The effect on local rush hour traffic was devastating. “This is ridiculous,” sputtered one frustrated driver who was exiting at Bell Boulevard. “The traffic was backed up to Little Neck Parkway on the Long Island Expressway!” That’s a distance of five miles to the bridge.
Joyce Mulvaney, spokesperson for the MTA Bridges division explained the decision. “During the construction period we experienced a dramatic decline in accidents while operating this ramp as a dedicated single lane.” Their study showed that “This safety improvement occurred because cars from the Cross Island Parkway ramp no longer had to merge with trucks from the Clearview Expressway in a shared lane on the bridge.”
Feeling that traffic safety was more important – and that every accident at the old merge led to a traffic horror-show – the MTA decided to keep the ramp as one lane, according to Mulvaney, who said that the agency has been working with both the state and city Departments of Transportation to improve traffic flow.

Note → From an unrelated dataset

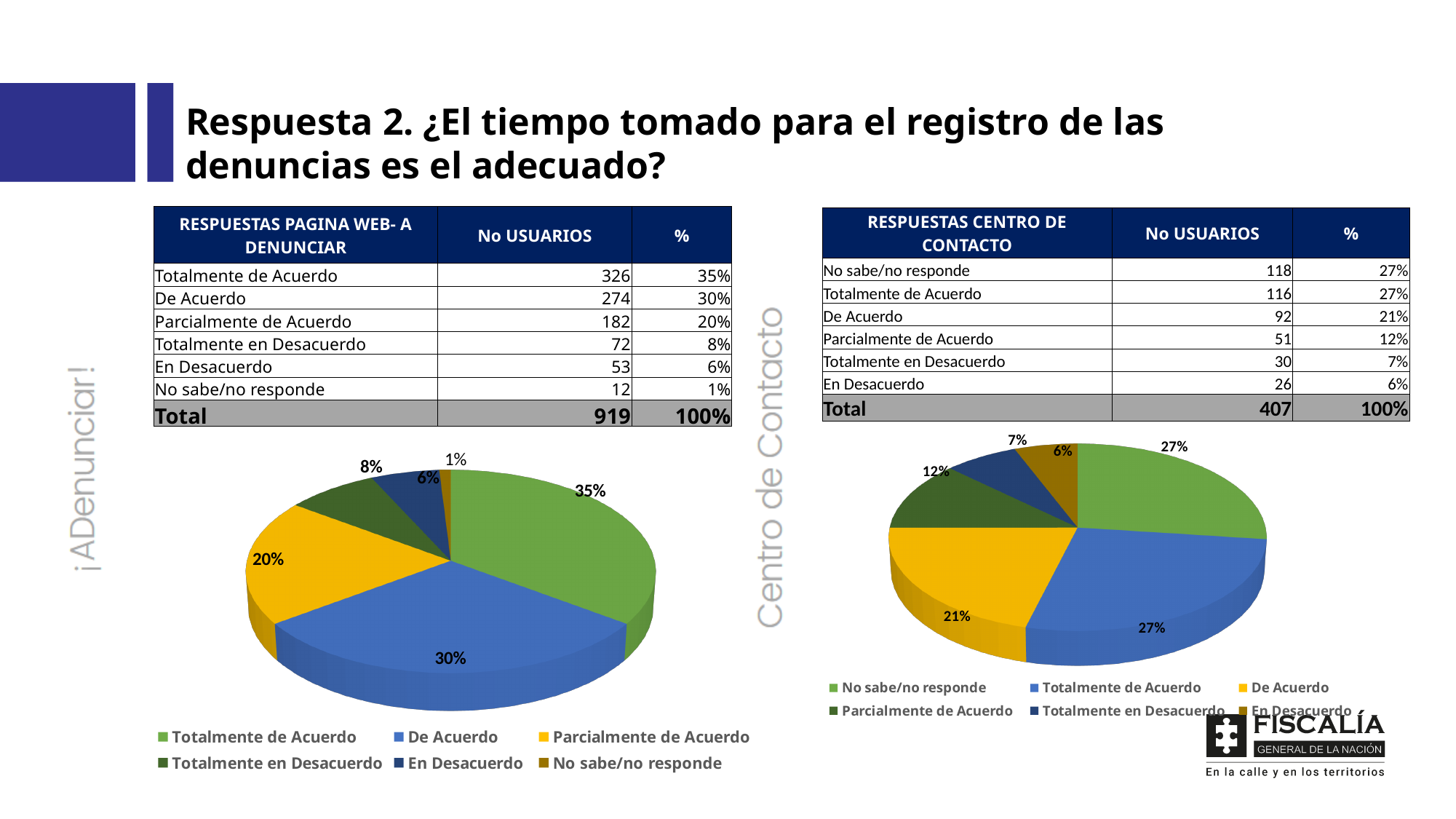
How many entries does the legend of the right pie chart (Centro de Contacto) list? 6 In the right pie chart (Centro de Contacto), which category has the smallest slice? En Desacuerdo In the left pie chart (Página Web - ADenunciar), which category has the largest slice? Totalmente de Acuerdo In the left pie chart (Página Web - ADenunciar), which category has the smallest slice? No sabe/no responde In the right pie chart (Centro de Contacto), which is larger: 'Parcialmente de Acuerdo' or 'Totalmente en Desacuerdo'? Parcialmente de Acuerdo In the right pie chart (Centro de Contacto), what share does the 'De Acuerdo' slice have? 21% What kind of chart is the left chart (Página Web - ADenunciar)? Pie chart How many slices does the left pie chart (Página Web - ADenunciar) have? 6 In the left pie chart (Página Web - ADenunciar), what share does 'Totalmente en Desacuerdo' have? 8% In the left pie chart (Página Web - ADenunciar), what share does the 'Totalmente de Acuerdo' slice have? 35% In the right pie chart (Centro de Contacto), what share does 'Totalmente en Desacuerdo' have? 7% In the left pie chart (Página Web - ADenunciar), what is the difference in percentage points between 'De Acuerdo' and 'Parcialmente de Acuerdo'? 10 percentage points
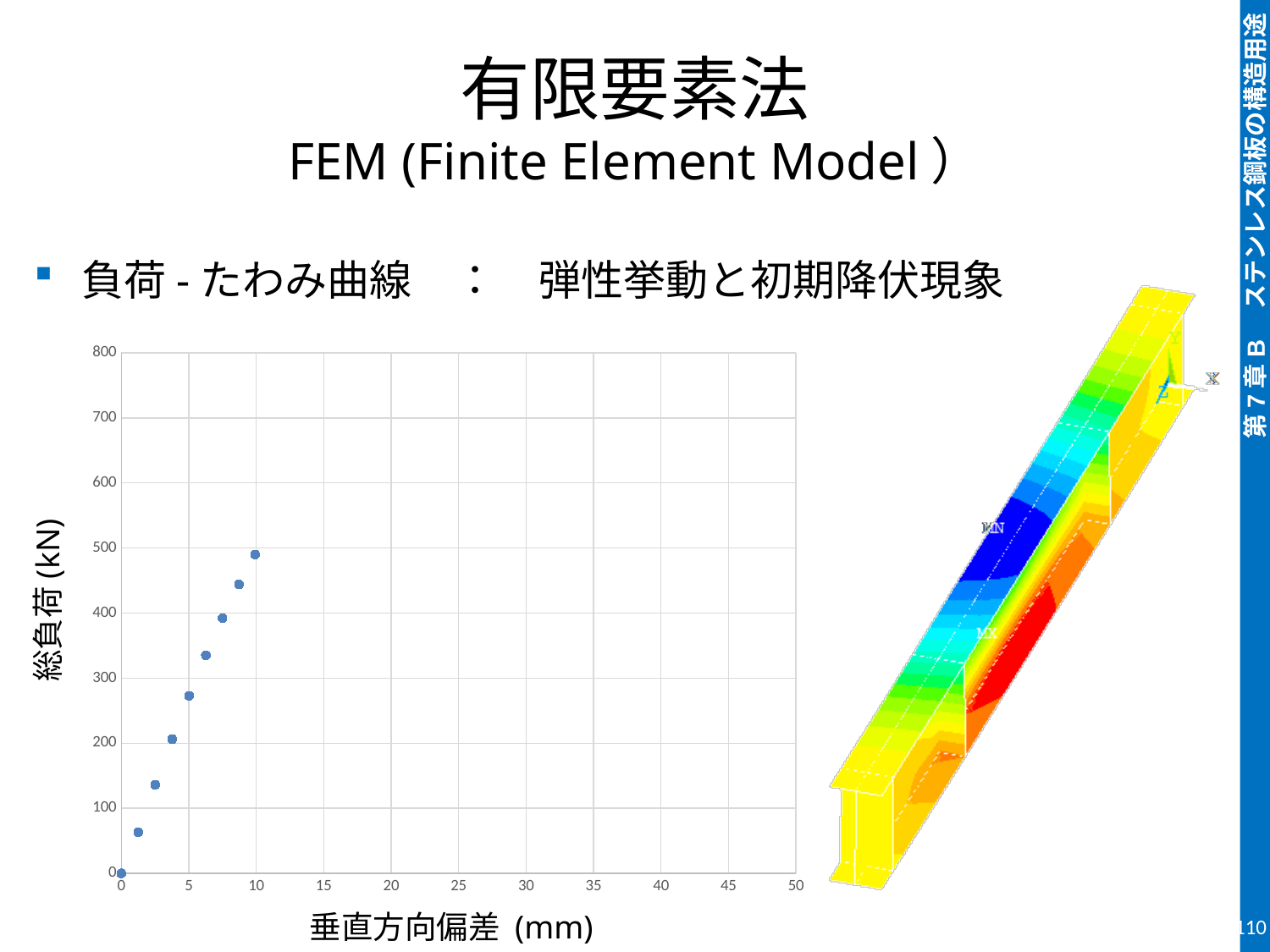
Is the highest plotted load value (総負荷) greater or less than 400 kN? greater Is the highest plotted load value (総負荷) greater or less than 500 kN? less Is the load value of the point at about 5 mm deviation greater or less than 300 kN? less What is the label of the y axis of the chart? 総負荷 (kN) What is the maximum value shown on the x axis of the chart? 50 What is the label of the x axis of the chart? 垂直方向偏差 (mm) Do the plotted values rise or fall as the vertical deviation (垂直方向偏差) increases along the x axis? rise What is the maximum value shown on the y axis of the chart? 800 What kind of chart is shown on the slide? scatter chart How many data points are plotted in the chart? 9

“During construction the lane was narrow, so we widened it to 12 feet. We’ve been working with the other agencies to straighten out the transition from the parkway to the ramp, and on improving the signage.”
Many drivers have expressed frustration at the quality of advice given by the highway sign that suggests the “best route to the Bronx,” and the placement of an advisory to use an alternate route – placed well beyond the jammed ramp.
“Those advisory signs have had trouble in the past,” Mulvaney admitted, saying “There are teams of people working” on various aspects of improving traffic flow.
She pointed out that “When the work is complete the new steel-reinforced concrete roadway deck will furnish customers with an improved riding surface, with a useful life of more than 50 years.” Further, “it will result in the elimination of all lead paint on [the bridge’s] steel structures in Queens.”